Text:

The decision comes as the global energy market reels from the escalating conflict in West Asia and the strategic blockade of the Strait of Hormuz, which has sent crude oil prices soaring past the $100-per-barrel mark.

“A Very Small Rise”: IOCL Reassures Consumers

Speaking to the press shortly after the revision took effect, Arvind Kumar, Director (Refineries) at Indian Oil Corporation Limited (IOCL), characterized the hike as a necessary but “very small” adjustment given the immense global pressure.

“It is a very small rise, and you know a lot of pressure is there,” Kumar stated. “But I can tell you that Indian Oil group companies and refineries are working round the clock at more than 100% capacity to ensure there is no shortage at retail outlets.”

The Director emphasized that while the global supply chain is under duress, the domestic supply remains robust. The operational surge in refineries is intended to prevent any “dry-outs” or panic buying at fuel stations, which have seen increased queues since the early morning announcement.

The New Price Landscape

The price revision, effective from 6:00 AM on May 15, varies slightly across states due to differences in local Value Added Tax (VAT) and freight charges.

Fuel Rates in Major Metros (per litre)

CityPetrol Price (New)Diesel Price (New)Hike Amount
Delhi₹97.77₹90.67~₹3.00
Mumbai₹106.68₹93.14~₹3.14
Kolkata₹108.74₹95.13~₹3.29
Chennai₹103.67₹95.25~₹2.83

In addition to liquid fuels, Compressed Natural Gas (CNG) prices have also been revised upward by ₹2 per kg in the national capital, bringing the price to ₹79.09 per kg in Delhi and as high as ₹87 per kg in satellite cities like Noida and Ghaziabad.

Dataset content:
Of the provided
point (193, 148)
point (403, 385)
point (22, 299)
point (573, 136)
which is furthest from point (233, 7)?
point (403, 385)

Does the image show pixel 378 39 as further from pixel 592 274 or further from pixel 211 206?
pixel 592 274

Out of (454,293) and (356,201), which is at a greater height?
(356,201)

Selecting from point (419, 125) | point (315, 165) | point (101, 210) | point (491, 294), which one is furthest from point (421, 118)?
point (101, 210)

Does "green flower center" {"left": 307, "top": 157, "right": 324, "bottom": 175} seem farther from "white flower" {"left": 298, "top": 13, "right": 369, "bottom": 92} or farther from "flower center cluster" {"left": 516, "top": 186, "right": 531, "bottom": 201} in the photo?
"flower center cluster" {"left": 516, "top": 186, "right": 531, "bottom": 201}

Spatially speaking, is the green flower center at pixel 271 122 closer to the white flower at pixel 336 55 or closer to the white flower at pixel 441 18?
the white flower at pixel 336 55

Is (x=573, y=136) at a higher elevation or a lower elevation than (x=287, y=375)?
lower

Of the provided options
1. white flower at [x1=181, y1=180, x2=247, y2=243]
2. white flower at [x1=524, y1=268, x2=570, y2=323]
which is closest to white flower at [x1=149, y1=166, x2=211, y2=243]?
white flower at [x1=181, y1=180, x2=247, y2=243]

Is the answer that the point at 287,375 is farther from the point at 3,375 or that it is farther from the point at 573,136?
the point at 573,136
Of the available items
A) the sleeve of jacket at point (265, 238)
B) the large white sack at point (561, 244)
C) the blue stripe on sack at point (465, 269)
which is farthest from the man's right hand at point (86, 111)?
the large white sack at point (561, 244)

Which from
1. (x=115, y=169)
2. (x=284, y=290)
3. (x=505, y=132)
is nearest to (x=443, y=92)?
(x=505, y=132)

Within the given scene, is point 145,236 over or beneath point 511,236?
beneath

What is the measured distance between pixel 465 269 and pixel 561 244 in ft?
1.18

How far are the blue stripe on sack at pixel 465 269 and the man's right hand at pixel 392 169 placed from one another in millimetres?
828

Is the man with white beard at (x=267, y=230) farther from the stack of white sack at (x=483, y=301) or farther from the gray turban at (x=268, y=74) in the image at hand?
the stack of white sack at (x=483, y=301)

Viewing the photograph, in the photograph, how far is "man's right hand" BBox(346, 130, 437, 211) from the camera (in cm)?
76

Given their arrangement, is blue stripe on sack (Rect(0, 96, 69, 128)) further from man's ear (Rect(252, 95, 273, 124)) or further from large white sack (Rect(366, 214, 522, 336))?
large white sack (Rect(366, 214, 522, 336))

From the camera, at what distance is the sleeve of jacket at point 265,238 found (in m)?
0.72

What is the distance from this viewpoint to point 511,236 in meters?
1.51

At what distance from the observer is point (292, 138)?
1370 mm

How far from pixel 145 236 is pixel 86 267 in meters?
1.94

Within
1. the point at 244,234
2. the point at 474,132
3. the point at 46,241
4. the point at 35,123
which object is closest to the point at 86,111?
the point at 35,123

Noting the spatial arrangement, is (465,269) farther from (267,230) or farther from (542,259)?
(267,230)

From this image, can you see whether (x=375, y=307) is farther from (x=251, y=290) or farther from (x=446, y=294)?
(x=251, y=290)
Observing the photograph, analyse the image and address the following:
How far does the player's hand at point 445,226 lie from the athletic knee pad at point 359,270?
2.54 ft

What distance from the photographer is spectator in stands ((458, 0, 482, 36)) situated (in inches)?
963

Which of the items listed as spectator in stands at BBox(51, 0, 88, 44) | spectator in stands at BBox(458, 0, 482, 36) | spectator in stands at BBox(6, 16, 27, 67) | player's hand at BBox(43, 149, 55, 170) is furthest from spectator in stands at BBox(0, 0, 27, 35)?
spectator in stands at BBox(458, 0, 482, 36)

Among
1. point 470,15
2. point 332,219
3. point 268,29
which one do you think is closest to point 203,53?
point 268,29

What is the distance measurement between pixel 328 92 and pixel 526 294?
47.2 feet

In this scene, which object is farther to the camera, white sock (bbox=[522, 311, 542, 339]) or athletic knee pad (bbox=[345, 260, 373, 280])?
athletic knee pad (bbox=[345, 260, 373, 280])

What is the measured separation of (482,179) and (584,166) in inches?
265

Requirement 1:
Could you return the passage of the fuel price article between "In addition to" and "Noida and Ghaziabad.", inclusive?
Requirement 2:
Can you take the fuel price article further, starting right after its final sentence?
The items are material separate from the fuel price article.

Answer 1:
In addition to liquid fuels, Compressed Natural Gas (CNG) prices have also been revised upward by ₹2 per kg in the national capital, bringing the price to ₹79.09 per kg in Delhi and as high as ₹87 per kg in satellite cities like Noida and Ghaziabad.

Answer 2:
Why Now? The Geopolitical Squeeze

The primary catalyst for this hike is the ongoing West Asia conflict, involving the U.S., Israel, and Iran. The disruption of the Strait of Hormuz—a waterway responsible for nearly 20% of the world’s oil shipments—has created a “perfect storm” for energy importers like India, which sources nearly 90% of its crude from overseas.

Industry experts note that India was one of the last major economies to pass these costs to the consumer. For the past several weeks, OMCs were reportedly losing nearly ₹1,000 crore per day to keep prices stable.

The Financial Strain on OMCs

Union Petroleum Minister Hardeep Singh Puri had previously warned that if global rates remained elevated, the combined losses of IOCL, BPCL, and HPCL could wipe out their entire projected profits for the 2025-26 fiscal year. Estimates suggest the “under-recovery” (the difference between the cost of production and the retail price) had reached a staggering ₹30,000 crore per month.

Government’s Call for “Energy Patriotism”

The hike follows a series of appeals from Prime Minister Narendra Modi, who recently urged citizens to adopt “voluntary austerity” to protect the nation’s foreign exchange reserves.

The Prime Minister’s suggestions included:

  • Increasing the use of public transportation and carpooling.
  • Encouraging work-from-home where feasible to reduce daily commutes.
  • Limiting the purchase of non-essential imports like gold.

PM Modi described fuel conservation as an “act of patriotism” in the current economic climate, as the Indian Rupee continues to face pressure against the US Dollar due to the rising import bill.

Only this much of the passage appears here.